The request »
Count the lines in the data below that contain the string "patterned" and give only that number.

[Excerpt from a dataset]
Start
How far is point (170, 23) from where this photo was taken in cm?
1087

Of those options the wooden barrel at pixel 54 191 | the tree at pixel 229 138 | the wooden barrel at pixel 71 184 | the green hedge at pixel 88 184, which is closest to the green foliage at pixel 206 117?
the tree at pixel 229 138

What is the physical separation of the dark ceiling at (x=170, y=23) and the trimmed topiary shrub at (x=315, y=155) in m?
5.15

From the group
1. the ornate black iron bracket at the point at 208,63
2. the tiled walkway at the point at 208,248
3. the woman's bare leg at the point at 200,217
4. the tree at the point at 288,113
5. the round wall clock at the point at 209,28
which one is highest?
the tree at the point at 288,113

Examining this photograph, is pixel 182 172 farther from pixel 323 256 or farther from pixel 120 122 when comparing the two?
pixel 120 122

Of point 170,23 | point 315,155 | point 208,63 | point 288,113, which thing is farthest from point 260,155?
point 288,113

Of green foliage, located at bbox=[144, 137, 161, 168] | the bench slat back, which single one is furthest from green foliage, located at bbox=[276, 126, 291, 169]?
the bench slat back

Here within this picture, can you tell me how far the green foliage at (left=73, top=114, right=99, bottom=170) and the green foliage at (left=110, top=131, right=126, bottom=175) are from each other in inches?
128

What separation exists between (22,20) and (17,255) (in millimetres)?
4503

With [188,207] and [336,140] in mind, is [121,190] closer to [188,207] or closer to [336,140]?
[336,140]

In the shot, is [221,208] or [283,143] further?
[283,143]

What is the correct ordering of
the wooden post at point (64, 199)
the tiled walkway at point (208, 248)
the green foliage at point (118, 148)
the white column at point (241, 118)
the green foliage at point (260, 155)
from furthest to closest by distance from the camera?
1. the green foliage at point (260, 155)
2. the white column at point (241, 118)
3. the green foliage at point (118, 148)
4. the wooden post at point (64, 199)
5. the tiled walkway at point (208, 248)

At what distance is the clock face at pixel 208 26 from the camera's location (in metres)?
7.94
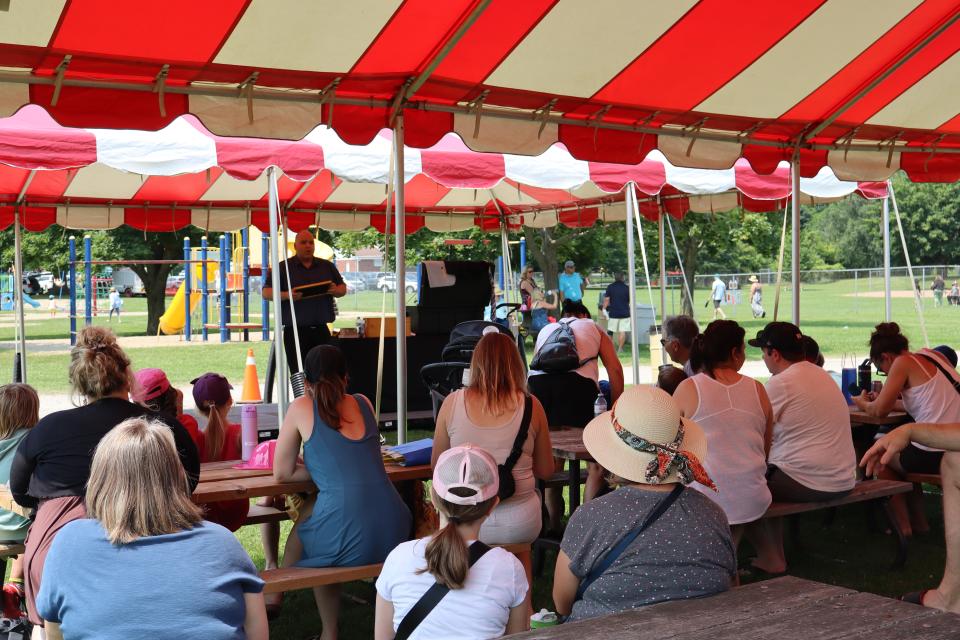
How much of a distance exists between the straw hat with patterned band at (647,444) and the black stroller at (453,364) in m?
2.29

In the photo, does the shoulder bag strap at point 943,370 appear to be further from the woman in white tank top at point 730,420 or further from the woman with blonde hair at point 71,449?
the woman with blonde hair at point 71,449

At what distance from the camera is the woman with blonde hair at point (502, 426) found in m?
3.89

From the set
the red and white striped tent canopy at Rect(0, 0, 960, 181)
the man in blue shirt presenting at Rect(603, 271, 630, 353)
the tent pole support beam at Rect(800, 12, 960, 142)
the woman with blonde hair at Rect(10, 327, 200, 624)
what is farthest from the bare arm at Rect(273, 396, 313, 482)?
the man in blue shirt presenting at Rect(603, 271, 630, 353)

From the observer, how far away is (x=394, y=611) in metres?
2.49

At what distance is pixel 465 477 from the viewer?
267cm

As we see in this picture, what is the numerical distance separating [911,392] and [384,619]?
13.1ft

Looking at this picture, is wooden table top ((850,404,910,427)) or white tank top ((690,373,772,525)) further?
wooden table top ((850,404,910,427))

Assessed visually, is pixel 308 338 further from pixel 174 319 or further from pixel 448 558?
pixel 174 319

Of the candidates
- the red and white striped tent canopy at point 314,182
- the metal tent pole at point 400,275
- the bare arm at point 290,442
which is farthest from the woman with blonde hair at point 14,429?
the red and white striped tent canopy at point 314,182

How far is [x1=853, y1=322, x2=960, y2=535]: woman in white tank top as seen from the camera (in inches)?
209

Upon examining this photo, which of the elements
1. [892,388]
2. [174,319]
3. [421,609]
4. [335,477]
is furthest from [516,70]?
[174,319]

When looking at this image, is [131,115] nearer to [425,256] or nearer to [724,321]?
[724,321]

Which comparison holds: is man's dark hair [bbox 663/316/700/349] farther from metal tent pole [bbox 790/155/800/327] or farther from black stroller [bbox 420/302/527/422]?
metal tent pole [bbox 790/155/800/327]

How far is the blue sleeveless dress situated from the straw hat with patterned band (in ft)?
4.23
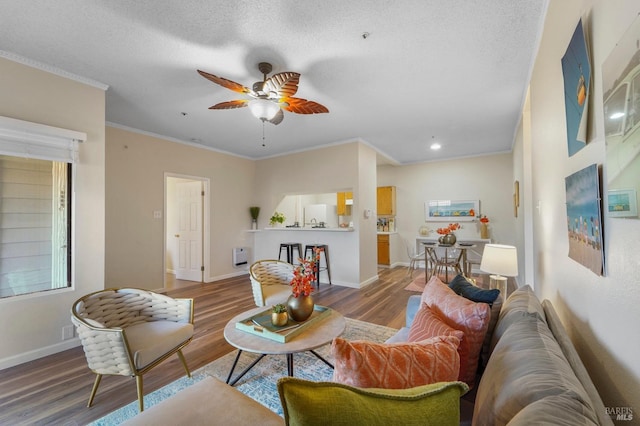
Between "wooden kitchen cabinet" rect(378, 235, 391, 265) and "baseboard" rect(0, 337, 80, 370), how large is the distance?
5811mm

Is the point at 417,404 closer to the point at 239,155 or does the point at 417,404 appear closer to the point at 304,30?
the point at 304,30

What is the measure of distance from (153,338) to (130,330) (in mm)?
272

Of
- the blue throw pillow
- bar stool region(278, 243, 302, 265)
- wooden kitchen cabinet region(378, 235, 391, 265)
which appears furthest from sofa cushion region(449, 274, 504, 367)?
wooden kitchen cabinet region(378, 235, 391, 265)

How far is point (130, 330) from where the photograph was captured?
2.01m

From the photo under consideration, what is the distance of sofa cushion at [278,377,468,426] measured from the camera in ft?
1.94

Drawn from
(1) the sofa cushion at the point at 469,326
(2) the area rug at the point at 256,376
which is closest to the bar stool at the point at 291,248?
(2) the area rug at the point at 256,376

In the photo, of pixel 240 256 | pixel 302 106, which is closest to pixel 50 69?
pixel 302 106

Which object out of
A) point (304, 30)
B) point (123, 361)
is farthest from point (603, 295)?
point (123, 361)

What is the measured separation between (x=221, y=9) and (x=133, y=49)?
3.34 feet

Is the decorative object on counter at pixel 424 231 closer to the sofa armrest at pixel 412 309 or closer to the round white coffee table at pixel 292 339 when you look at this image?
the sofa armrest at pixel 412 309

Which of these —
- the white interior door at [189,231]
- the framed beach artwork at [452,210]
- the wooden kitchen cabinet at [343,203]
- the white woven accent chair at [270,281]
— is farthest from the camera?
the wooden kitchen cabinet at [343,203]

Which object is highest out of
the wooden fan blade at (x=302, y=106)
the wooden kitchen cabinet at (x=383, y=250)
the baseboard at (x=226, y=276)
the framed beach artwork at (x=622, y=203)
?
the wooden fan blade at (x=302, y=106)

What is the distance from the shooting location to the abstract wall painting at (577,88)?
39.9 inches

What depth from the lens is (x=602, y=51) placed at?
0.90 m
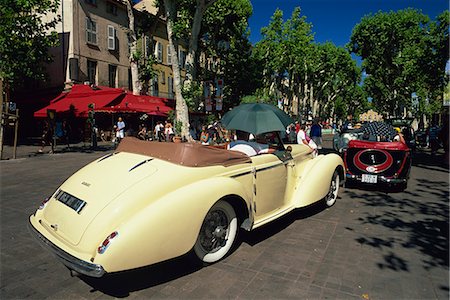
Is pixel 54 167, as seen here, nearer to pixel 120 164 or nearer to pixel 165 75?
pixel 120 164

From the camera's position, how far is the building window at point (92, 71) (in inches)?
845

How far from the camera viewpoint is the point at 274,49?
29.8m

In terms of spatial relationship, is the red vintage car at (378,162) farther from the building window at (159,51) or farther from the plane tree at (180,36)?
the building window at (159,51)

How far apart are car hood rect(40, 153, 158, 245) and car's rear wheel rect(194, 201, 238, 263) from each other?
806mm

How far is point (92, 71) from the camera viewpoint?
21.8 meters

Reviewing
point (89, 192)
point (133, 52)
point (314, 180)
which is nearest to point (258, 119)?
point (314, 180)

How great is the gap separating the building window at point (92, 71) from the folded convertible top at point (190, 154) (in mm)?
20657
End
Start
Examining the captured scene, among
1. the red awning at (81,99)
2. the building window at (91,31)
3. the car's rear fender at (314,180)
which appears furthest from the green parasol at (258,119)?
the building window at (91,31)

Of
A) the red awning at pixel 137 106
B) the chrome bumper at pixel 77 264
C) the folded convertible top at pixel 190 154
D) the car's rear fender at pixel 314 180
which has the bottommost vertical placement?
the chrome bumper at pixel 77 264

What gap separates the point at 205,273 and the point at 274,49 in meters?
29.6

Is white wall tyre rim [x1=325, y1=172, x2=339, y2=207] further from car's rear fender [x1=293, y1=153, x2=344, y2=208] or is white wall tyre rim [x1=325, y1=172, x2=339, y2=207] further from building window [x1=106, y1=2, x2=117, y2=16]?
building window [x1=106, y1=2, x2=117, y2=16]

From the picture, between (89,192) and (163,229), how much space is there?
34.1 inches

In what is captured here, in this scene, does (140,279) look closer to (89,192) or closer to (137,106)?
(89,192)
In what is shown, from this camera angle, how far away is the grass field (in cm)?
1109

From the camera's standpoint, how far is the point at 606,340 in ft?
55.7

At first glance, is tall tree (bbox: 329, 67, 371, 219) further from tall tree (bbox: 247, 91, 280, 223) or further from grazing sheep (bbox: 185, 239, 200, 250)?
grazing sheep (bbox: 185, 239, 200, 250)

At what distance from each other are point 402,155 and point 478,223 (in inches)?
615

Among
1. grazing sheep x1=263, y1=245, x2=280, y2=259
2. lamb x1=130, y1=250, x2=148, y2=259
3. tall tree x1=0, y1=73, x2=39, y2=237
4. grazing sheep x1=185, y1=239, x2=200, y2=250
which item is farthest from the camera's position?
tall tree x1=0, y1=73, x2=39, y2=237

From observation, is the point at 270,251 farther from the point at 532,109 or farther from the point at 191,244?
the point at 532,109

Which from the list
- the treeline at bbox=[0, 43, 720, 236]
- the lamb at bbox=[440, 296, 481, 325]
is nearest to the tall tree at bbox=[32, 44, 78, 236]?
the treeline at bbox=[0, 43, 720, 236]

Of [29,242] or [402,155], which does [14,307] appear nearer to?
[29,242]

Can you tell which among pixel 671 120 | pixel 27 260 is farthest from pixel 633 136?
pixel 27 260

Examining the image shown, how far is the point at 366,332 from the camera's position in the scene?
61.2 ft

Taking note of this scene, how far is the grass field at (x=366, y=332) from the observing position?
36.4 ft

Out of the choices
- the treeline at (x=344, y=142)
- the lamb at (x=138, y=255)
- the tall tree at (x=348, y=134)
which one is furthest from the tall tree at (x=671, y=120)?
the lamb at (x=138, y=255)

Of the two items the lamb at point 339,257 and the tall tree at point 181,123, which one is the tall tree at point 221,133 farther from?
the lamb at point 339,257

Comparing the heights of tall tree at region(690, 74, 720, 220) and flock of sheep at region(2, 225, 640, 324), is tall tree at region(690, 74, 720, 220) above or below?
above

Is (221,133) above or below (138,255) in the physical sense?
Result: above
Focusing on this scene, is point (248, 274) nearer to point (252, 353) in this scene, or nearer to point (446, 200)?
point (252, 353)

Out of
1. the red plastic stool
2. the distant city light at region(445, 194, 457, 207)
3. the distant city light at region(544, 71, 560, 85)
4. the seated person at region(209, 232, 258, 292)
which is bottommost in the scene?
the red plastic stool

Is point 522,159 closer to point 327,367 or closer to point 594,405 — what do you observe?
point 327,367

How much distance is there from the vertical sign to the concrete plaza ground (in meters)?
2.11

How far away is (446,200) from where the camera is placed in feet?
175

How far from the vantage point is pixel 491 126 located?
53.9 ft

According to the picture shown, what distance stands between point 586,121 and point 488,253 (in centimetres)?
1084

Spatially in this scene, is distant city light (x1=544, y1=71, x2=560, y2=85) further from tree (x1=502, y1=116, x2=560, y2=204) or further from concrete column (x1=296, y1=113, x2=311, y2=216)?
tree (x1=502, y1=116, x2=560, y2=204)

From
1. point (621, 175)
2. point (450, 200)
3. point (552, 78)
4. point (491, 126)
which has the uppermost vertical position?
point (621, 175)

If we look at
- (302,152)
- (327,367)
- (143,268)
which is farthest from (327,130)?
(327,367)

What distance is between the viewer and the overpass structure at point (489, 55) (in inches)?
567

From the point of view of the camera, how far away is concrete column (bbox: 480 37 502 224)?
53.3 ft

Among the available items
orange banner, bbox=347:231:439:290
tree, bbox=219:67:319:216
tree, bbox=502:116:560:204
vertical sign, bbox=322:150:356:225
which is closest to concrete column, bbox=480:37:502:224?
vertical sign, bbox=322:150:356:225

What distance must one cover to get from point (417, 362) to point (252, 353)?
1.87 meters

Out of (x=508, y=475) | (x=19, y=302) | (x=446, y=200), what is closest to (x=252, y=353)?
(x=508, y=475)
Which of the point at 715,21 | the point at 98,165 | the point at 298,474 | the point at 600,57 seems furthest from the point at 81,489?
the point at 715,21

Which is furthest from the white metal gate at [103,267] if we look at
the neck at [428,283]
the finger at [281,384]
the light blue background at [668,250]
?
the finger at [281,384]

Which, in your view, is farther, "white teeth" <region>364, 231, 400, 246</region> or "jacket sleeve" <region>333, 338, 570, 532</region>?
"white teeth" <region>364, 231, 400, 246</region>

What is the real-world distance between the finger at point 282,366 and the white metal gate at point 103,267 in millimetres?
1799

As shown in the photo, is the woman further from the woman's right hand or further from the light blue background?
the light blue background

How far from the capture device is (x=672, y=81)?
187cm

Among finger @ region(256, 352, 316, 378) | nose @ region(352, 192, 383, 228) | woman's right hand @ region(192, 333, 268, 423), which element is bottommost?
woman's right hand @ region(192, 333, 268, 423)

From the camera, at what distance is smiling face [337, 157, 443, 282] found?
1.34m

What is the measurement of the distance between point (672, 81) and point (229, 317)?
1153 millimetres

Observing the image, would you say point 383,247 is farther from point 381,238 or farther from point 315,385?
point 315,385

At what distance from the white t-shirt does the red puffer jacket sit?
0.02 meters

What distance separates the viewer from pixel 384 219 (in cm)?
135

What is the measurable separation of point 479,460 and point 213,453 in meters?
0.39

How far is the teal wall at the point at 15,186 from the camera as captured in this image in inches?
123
End
Start
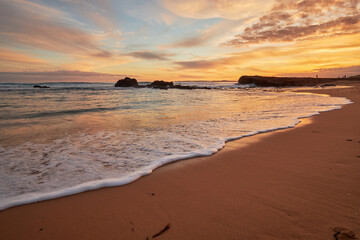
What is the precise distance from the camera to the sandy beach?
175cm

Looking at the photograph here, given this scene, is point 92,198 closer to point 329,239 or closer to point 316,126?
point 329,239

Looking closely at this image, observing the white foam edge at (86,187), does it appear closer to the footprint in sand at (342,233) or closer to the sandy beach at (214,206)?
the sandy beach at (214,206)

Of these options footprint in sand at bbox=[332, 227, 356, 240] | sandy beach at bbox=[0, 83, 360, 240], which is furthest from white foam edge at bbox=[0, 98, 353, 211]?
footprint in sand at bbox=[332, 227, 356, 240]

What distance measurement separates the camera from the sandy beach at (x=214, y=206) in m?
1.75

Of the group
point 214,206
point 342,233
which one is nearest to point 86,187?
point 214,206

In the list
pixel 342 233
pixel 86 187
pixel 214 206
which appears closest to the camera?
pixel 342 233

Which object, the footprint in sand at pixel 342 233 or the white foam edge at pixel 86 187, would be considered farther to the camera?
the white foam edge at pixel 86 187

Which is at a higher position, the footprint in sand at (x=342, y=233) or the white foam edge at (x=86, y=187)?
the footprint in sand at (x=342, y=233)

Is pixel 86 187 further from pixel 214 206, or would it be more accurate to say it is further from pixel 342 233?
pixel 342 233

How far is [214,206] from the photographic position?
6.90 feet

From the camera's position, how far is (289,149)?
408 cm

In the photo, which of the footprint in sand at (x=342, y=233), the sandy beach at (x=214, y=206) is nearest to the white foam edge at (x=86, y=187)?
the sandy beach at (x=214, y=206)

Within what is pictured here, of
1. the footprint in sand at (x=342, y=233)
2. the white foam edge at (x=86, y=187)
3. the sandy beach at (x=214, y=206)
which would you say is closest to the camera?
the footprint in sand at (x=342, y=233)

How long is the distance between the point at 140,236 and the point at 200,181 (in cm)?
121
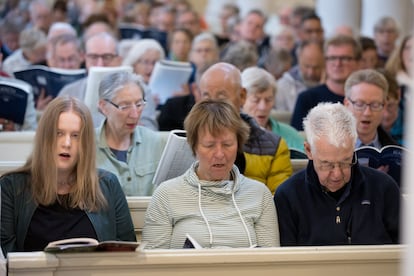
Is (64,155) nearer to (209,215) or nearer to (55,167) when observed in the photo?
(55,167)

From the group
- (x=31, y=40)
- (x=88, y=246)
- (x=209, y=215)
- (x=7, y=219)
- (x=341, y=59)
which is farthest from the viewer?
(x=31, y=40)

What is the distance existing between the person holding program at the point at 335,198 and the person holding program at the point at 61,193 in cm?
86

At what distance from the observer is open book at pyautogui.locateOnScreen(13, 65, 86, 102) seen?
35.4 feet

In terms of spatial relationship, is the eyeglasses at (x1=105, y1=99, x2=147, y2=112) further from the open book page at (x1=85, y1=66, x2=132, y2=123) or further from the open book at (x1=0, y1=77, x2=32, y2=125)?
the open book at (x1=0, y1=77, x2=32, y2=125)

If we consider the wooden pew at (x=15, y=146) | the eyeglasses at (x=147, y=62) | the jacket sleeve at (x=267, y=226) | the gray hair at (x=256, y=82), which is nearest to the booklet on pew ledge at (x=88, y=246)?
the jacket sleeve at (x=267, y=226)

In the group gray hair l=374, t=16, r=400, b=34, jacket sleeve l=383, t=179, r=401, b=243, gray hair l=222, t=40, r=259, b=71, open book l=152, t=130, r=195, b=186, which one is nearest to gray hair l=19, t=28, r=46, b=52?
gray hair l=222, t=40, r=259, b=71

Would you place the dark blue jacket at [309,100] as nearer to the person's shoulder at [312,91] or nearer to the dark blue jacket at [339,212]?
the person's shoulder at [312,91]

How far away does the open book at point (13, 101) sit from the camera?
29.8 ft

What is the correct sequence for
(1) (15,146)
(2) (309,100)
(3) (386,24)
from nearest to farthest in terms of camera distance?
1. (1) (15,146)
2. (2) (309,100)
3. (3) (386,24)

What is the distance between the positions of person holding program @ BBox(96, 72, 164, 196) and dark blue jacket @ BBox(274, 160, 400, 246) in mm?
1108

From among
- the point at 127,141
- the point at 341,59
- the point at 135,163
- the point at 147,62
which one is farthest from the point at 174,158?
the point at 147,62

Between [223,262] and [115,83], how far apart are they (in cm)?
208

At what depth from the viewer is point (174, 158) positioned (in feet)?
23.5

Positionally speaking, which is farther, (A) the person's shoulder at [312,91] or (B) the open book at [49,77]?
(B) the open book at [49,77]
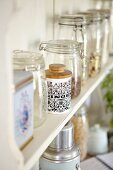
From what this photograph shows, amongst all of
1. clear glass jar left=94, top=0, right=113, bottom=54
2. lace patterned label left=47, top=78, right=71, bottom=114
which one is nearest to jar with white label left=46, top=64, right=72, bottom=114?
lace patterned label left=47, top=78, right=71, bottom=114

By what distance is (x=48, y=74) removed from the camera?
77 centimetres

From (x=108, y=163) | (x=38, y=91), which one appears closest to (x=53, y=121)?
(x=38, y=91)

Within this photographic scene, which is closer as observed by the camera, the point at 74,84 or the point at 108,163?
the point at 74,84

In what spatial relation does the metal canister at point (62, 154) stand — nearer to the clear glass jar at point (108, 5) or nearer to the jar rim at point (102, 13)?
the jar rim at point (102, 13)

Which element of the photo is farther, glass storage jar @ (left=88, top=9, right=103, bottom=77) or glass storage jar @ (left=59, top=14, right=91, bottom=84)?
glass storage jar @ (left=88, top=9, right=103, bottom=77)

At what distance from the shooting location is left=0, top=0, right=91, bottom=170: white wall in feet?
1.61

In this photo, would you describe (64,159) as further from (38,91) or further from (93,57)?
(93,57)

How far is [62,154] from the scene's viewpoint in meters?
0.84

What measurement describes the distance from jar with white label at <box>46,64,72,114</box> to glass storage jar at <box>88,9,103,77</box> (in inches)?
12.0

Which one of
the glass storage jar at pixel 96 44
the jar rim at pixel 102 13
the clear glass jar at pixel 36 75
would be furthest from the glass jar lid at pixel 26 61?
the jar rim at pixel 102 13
End
Task response »
4